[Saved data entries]

--- START ---

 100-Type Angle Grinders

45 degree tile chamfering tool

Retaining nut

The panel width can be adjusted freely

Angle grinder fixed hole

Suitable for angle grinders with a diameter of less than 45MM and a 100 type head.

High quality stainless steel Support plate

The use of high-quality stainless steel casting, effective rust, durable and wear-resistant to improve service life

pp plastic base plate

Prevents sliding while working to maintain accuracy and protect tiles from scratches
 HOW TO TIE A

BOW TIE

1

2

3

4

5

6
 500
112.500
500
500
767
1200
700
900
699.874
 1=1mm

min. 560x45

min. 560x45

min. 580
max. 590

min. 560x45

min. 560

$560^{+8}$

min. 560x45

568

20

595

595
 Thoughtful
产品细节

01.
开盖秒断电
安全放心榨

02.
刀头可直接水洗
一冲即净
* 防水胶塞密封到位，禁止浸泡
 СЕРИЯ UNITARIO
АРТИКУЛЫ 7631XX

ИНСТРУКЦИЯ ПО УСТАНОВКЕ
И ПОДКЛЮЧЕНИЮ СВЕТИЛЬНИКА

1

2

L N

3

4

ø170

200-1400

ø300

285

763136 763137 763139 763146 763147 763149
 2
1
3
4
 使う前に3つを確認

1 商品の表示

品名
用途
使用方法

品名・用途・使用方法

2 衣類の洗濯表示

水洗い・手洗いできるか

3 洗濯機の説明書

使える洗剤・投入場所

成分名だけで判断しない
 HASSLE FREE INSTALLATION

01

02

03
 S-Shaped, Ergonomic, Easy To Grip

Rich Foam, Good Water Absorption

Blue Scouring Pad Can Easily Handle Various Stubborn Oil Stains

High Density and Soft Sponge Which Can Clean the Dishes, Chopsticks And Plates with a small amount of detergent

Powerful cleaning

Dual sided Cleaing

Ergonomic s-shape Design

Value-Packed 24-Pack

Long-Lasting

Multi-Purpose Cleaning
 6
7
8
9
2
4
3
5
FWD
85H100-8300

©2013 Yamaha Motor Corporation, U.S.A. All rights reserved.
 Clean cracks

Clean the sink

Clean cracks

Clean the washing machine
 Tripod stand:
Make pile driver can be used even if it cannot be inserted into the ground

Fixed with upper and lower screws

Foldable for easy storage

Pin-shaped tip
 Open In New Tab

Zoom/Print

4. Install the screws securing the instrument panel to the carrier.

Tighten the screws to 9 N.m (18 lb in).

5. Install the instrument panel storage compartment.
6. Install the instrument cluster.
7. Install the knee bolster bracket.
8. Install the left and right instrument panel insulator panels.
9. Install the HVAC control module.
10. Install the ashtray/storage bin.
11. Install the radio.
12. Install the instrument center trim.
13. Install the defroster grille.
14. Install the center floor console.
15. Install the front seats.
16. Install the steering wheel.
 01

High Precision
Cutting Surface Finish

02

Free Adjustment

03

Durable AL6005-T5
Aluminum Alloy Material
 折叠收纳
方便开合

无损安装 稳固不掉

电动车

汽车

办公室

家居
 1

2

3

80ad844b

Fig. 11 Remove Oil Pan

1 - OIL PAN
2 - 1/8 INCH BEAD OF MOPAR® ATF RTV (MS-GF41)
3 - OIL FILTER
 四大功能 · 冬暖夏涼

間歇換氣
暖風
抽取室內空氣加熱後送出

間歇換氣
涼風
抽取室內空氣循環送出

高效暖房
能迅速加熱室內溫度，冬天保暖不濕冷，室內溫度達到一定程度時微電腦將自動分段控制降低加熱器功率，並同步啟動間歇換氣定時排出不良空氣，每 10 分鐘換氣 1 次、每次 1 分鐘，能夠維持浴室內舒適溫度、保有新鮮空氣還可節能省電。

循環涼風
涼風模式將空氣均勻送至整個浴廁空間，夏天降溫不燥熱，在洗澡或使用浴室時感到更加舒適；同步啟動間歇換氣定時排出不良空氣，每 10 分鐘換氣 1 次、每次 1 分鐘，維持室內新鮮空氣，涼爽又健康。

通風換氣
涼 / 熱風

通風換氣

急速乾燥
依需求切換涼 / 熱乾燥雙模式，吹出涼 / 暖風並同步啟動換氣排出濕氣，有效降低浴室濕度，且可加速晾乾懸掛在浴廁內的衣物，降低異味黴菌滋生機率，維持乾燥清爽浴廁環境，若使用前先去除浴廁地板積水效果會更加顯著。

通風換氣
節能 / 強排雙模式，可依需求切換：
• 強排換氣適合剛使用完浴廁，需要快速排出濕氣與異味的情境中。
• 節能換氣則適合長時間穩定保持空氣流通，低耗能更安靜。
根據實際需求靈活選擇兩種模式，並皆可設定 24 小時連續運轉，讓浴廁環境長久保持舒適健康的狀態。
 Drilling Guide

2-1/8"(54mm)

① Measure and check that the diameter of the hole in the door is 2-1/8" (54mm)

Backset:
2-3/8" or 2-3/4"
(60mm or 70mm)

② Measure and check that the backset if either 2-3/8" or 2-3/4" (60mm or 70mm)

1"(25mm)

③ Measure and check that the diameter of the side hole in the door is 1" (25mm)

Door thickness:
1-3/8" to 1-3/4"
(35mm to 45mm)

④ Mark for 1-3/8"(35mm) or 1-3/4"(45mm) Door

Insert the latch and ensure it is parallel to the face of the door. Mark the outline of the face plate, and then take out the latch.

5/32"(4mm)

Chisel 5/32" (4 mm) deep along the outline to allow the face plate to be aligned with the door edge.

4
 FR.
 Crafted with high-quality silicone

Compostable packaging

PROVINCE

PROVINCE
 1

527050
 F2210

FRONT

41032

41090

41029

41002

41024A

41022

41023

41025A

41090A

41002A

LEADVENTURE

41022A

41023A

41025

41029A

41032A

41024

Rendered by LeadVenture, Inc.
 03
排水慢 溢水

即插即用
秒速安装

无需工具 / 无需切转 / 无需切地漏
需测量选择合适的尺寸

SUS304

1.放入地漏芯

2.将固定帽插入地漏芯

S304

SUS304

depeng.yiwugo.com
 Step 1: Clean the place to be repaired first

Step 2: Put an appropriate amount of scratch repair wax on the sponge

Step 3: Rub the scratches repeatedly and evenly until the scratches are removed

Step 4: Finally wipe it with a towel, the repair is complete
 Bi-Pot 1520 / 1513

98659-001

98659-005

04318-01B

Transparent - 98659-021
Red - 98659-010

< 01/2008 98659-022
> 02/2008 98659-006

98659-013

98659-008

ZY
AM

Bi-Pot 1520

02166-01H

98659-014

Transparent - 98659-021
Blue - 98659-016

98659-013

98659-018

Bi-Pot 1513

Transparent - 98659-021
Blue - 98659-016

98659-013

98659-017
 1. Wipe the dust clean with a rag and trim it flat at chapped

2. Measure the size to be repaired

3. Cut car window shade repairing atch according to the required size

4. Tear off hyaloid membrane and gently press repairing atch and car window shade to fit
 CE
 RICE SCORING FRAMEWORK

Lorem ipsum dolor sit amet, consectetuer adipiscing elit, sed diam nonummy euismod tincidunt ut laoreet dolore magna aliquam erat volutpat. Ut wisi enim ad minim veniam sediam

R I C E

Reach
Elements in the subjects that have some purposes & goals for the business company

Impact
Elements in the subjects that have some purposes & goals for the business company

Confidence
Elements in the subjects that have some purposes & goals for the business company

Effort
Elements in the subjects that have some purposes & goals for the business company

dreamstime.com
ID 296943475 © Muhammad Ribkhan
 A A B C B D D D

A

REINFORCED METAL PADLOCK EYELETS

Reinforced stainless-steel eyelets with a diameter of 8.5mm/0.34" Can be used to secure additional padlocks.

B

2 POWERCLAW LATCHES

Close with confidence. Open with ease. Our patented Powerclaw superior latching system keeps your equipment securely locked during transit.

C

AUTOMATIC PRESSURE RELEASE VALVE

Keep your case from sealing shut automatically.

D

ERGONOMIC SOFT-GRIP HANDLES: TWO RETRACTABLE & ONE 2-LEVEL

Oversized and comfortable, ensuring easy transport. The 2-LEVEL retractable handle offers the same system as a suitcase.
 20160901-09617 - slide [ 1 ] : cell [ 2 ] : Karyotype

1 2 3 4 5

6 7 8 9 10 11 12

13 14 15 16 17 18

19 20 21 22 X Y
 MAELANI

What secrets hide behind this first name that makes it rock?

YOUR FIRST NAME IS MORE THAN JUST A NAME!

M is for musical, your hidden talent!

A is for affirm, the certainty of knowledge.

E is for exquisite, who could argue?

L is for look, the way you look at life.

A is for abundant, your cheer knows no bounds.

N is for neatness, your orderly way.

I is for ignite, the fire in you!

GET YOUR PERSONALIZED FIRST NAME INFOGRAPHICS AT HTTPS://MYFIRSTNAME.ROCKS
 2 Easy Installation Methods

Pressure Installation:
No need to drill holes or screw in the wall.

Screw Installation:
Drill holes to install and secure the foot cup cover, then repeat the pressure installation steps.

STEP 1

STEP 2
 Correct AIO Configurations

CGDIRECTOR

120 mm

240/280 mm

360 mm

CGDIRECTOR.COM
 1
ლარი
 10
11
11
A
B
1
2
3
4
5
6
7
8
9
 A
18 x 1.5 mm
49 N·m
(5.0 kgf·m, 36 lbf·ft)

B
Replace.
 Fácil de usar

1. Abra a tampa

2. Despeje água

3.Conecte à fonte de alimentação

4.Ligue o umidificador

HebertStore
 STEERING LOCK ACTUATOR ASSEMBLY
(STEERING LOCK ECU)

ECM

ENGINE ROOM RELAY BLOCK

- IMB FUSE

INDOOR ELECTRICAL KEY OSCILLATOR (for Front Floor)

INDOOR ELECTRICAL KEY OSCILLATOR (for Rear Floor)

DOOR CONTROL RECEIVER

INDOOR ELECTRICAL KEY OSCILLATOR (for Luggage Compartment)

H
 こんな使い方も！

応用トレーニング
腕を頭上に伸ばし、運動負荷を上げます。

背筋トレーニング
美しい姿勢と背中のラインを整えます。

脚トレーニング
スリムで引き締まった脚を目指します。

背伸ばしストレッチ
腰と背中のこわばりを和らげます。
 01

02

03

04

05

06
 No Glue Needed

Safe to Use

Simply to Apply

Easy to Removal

--- END ---

THE TASK:
Nothing but the lines from the one containing "DOOR CONTROL RECEIVER" to the end of the records above should appear, each copied exactly.

FINISHED EXERCISE:
DOOR CONTROL RECEIVER

INDOOR ELECTRICAL KEY OSCILLATOR (for Luggage Compartment)

H
 こんな使い方も！

応用トレーニング
腕を頭上に伸ばし、運動負荷を上げます。

背筋トレーニング
美しい姿勢と背中のラインを整えます。

脚トレーニング
スリムで引き締まった脚を目指します。

背伸ばしストレッチ
腰と背中のこわばりを和らげます。
 01

02

03

04

05

06
 No Glue Needed

Safe to Use

Simply to Apply

Easy to Removal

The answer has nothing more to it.